Recentemente tre associazioni hanno deciso di citare il governo della Francia in tribunale per una scorretta applicazione della legge sull’educazione sessuale. Emanata nel 2001, infatti, la legge prevede l’istituzione di almeno tre lezioni annuali in tutte le scuole, gli istituti e i licei della nazione, al fine di stimolare un pensiero critico sulla sessualità, che sia inclusivo e comprensivo. Le associazioni, tuttavia, ritengono che in tutto lo stato siano pochissimi gli studenti ad aver effettivamente intrapreso e completato tutto il percorso di educazione sessuale previsto dalla legge, ritenendo che diversamente si avrebbe anche un effetto importante sui reati nei confronti delle persone LGBT.

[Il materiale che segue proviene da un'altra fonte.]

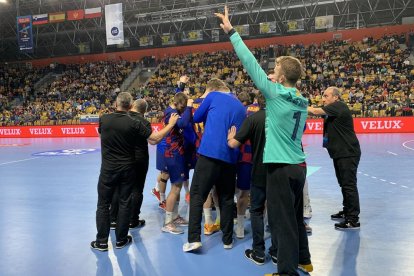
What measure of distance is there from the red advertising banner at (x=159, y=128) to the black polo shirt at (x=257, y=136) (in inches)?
388

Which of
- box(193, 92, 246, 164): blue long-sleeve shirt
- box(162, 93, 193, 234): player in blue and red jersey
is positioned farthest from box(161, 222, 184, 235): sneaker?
box(193, 92, 246, 164): blue long-sleeve shirt

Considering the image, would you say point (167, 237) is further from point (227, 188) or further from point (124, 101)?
point (124, 101)

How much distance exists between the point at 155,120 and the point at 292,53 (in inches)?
425

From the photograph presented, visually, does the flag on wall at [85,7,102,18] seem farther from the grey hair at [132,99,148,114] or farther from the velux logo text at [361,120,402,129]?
the grey hair at [132,99,148,114]

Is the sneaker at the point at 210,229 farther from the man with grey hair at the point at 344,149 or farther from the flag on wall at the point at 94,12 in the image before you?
the flag on wall at the point at 94,12

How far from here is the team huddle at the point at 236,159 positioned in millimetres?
3029

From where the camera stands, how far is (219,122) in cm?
405

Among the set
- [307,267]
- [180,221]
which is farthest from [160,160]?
[307,267]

Francia in tribunale: “Educazione sessuale solo per il 15% degli studenti”

In generale, insomma, sembra che le associazioni siano intenzionate a citare in tribunale il governo della Francia proprio perché quella legge sull’educazione sessuale non sarebbe correttamente applicata. La corretta applicazione delle leggi, soprattutto di quel carattere, infatti, è una circostanza che spetta al Governo vegliare, ed è importante “far riconoscere allo Stato le sue responsabilità“, spiega il quotidiano francese Le Monde, citando le associazioni che hanno denunciato lo stato.



Solamente il 15% degli scolari elementari e meno del 20% alle medie e superiori, sostengono le associazioni, hanno ricevuto l’educazione sessuale prevista dalla legge. “La violenza sessista e sessuale”, spiega Sarah Durocher, presidentessa di una delle associazioni, “così come gli attacchi alle persone LGBT, potrebbero essere evitati se questa legge fosse pienamente applicata“. Infatti, spiega il quotidiano francese, seppur la legge sull’educazione sessuale sia stata approvata nel 2001, ogni anno è stata arricchita ad allungata con nuovi principi ed ideali, che tuttavia sarebbero rimasti esclusivamente sulla carta. Secondo Durocher, la lezioni fornirebbero “competenze psicosociali essenziali per sviluppare l’autonomia, la fiducia in se stessi, l’empatia degli studenti e relazioni sane ed equilibrate con gli altri”. “Dobbiamo mettere in atto una politica interministeriale e sostenibile“, spiega invece Lucile Jomat, presidentessa di un’altra associazione, “il finanziamento di una simile strategia di prevenzione rappresenta una cifra ridicola per il bilancio dello Stato”, chiedendo nuovi interventi più inclusivi.